History
Following a five-year struggle, Communist Khmer Rouge forces captured Phnom Penh in 1975 and ordered the evacuation of all cities and towns. Over 1 million displaced people died from execution or enforced hardships. A 1978 Vietnamese invasion drove the Khmer Rouge into the countryside and touched off 13 years of fighting. As a result of the devastating politics of the Khmer Rouge regime, there was virtually no infrastructure left. Institutions of higher education, money, and all forms of commerce industries were non-existent in 1978, so the country had to be built up from nothing. UN-sponsored elections in 1993 helped restore some semblance of normalcy, as did the rapid diminishment of the Khmer Rouge in the mid-1990s. A coalition government, formed after national elections in 1998, brought renewed political stability and the surrender of remaining Khmer Rouge forces.
Economy
The two pillars of Cambodia's newly-stable economy are textiles and garments, and tourism. The latter has grown rapidly with 1 million visitors arriving in 2005. The long-term development of the economy after decades of war remains a daunting challenge, as the population (more than half under 20 years of age) lacks education and productive skills, particularly in the poverty-ridden countryside, which suffers from an almost total lack of basic infrastructure. 75% of the population still gets by on subsistence farming. On the brighter side, the government is addressing these issues - plus government corruption - with assistance from bilateral and multilateral donors.
Cities
Phnom Penh - the capital
Banlung - far northeastern provincial capital located near some great waterfalls and national parks
Battambang - the second biggest town, after the capital
Kampong Cham - sleepy provincial capital on the Mekong
Kampot - small town with access to Bokor National Park
Kratie - relaxed river town in the north-east on the Mekong. Excellent place to get close look at endangered river dolphins.

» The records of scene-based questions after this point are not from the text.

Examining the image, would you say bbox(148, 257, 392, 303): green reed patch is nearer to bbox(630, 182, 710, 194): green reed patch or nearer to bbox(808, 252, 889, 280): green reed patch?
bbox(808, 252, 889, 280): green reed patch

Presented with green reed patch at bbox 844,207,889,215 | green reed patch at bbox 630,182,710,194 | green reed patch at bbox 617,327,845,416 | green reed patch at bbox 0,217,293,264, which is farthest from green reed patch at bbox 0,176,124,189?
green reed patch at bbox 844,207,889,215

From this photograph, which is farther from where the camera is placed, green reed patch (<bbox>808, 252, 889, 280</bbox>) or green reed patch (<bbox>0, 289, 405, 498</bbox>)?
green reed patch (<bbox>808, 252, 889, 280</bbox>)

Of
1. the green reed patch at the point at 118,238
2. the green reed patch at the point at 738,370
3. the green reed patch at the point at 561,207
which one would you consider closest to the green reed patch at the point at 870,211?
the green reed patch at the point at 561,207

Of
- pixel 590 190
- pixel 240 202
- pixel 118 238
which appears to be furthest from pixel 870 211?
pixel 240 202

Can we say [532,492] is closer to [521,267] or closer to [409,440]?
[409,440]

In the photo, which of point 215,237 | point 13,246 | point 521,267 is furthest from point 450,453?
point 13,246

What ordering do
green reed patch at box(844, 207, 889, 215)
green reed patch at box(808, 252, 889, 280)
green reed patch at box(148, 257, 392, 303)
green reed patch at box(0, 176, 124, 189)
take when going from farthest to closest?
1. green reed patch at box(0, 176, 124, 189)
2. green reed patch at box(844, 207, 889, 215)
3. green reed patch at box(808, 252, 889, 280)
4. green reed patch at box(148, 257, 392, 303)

Poipet - the busiest border crossing town on the Thai border
Siem Reap - the access point for
AngkorSihanoukville - seaside town in the south, also known as Kompong Som
Other destinations
Angkor Archaeological Park - home of the imposing ruins of ancient Khmer civilization
Kompong Luong - a permanently floating town located on the Tonl? Sap
Preah Vihear - cliff-top temple pre-dating Angkor
Tonle Sap Lake - take a cruise across the lake past floating villages and spend a day or two at Prek Toal Biosphere Reserve, Southeast Asia's premier bird sanctuary
Get in
All visitors, except (as of May 2006) citizens of Malaysia, Singapore, Philippines, and Laos, need a visa to enter Cambodia. As usual the visa can be obtained at any Cambodia Embassy or General Consulate overseas. Visa is available on arrival at Pochentong International Airport (Phnom Penh), Siem Reap International Airport, all six international border crossings with Thailand, some international border crossings with Vietnam, and at the main border crossing with Laos. You will need one or two (depending on where you apply) passport-size photo(s) (Although the fee for not having one is only about $2), a passport which is valid for at least 4 months and has at least one completely blank visa page remaining, passport photocopies if applying at an embassy/consulate (not needed if applying on arrival), and clean US$ notes with which to pay the fee (expect to pay a substantially higher price if paying in a local currency). The official price for a tourist visa is US$20, and US$25 for a business visa. When applied for in advance, the tourist visa is valid for 90 days (ie must be used within 3 months), and good for a 30 day entry permit stamp which can be extended for another 30 days in Phnom Penh (or elsewhere via agencies) at a cost of US$15. Beware of the scams mentioned in the Scam alert warning, below.
The Cambodian government now offers an e-Visa service that allows you to apply online. However, in practice this is effectively useless, as the e-Visa costs more (US$25 instead of US$20) and is valid only at the Phnom Penh and Siem Reap airports, where you can easily obtain a visa on arrival anyway.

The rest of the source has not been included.